Fernando José Mendes Rosas ComL (born 18 April 1946) is a Portuguese historian, professor and politician, being one of the founders of the Left Bloc.

Rosas was born on 18 April 1946. He studied at Pedro Nunes secondary school, and in 1961, he joined the school's Portuguese Communist Party organization, a party for which he was later a militant.

He entered University of Lisbon's Faculty of Law where he remained an active militant. He was arrested in the repressive wave of January, 1965, while he was directing the student association of his Faculty. The Estado Novo arrested dozens of activists from the main board of student resistance. He was tried and convicted in 1965. He served one year and three months at a correctional facility. As he left this facility he dedicated himself to supporting activities for arrested politicians.

The events of May 1968, and the Soviet invasion of Czechoslovakia, in August of the same year, led him to opt for the abandonment of the Communist Party.
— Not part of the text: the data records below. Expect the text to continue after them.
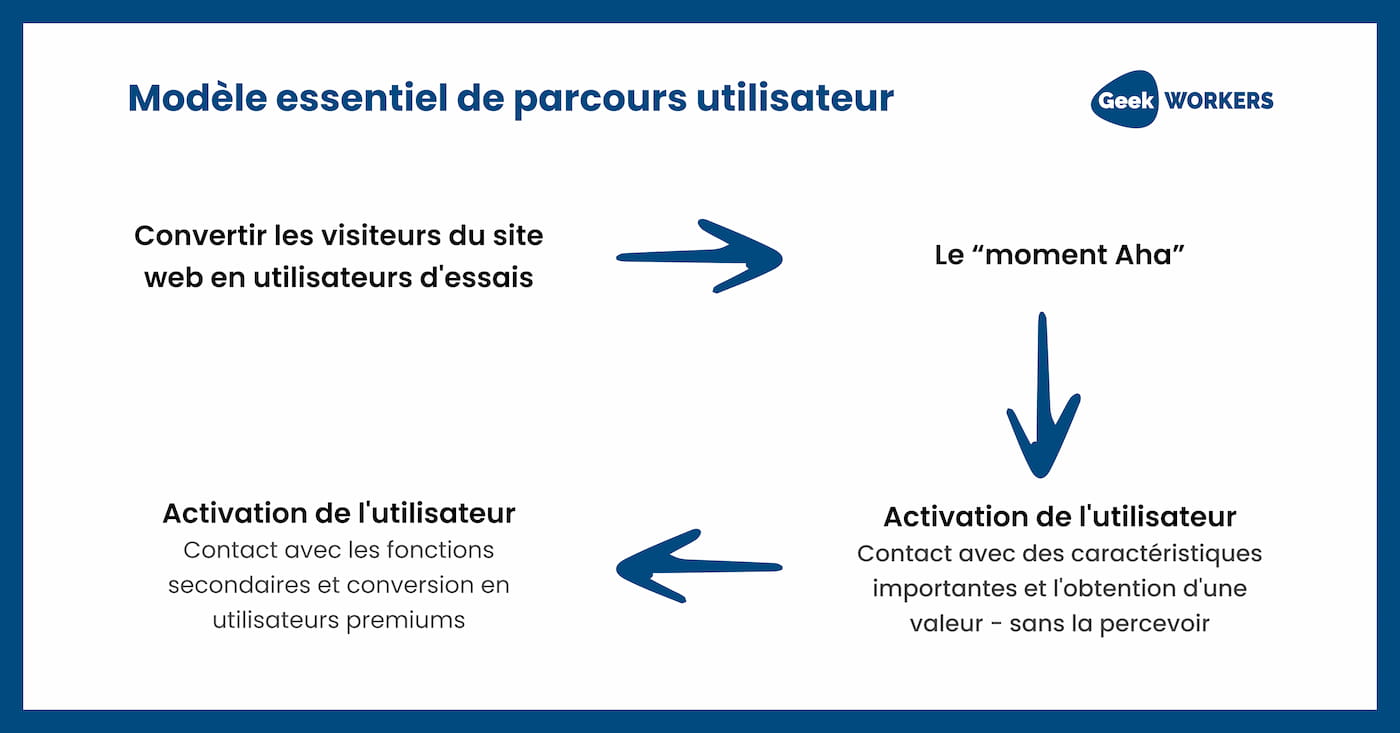 Modèle essentiel de parcours utilisateur

Geek WORKERS

Convertir les visiteurs du site web en utilisateurs d'essais

Le “moment Aha”

Activation de l'utilisateur
Contact avec des caractéristiques importantes et l'obtention d'une valeur - sans la percevoir

Activation de l'utilisateur
Contact avec les fonctions secondaires et conversion en utilisateurs premiums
He participated in Portugal's first public protest against the Vietnam War, supported by sectors that were linked to the Students' Democratic Left-Wing, organization which he helped found in late 1968. It was as a politician responsible for this party that he organized the 1969 protests in Lisbon. He also participated in the second protest (this time centred on Coimbra).

In August 1971, he was arrested for the second time and taken to the headquarters of the PIDE political police. He was submitted to sleep torture for several days and then the regime's courts convicted him to 14 months at a correctional facility.

Upon his release, he returned to anti-fascist activism. In March 1973, he actively supported the campaign for the accusation of the murder of African socialist politician Amílcar Cabral. After a renewed attempt by the PIDE to imprison him, he escaped and went "underground" until the Carnation Revolution on 25 April 1974.

Rosas took part in the foundation of the maoist Re-Organized Movement of the Party of the Proletariat (MRPP) in 1970, along with figures such as Arnaldo Matos. Up to 1979 he was editor of the Luta Popular newspaper ("People's struggle" in English). He represented this organization both times Ramalho Eanes ran for the presidency. During his time as a member of MRPP, Rosas was a candidate for Mayor of Lisbon in the 1976 local elections, getting 4,087 votes and 0.92% of the votes. He was later expelled from the party in 1980.

After being expelled from MRPP, Rosas grew closer to the Revolutionary Socialist Party (PSR), led by Francisco Louçã, being a candidate from the party from 1985 onwards, as an independent.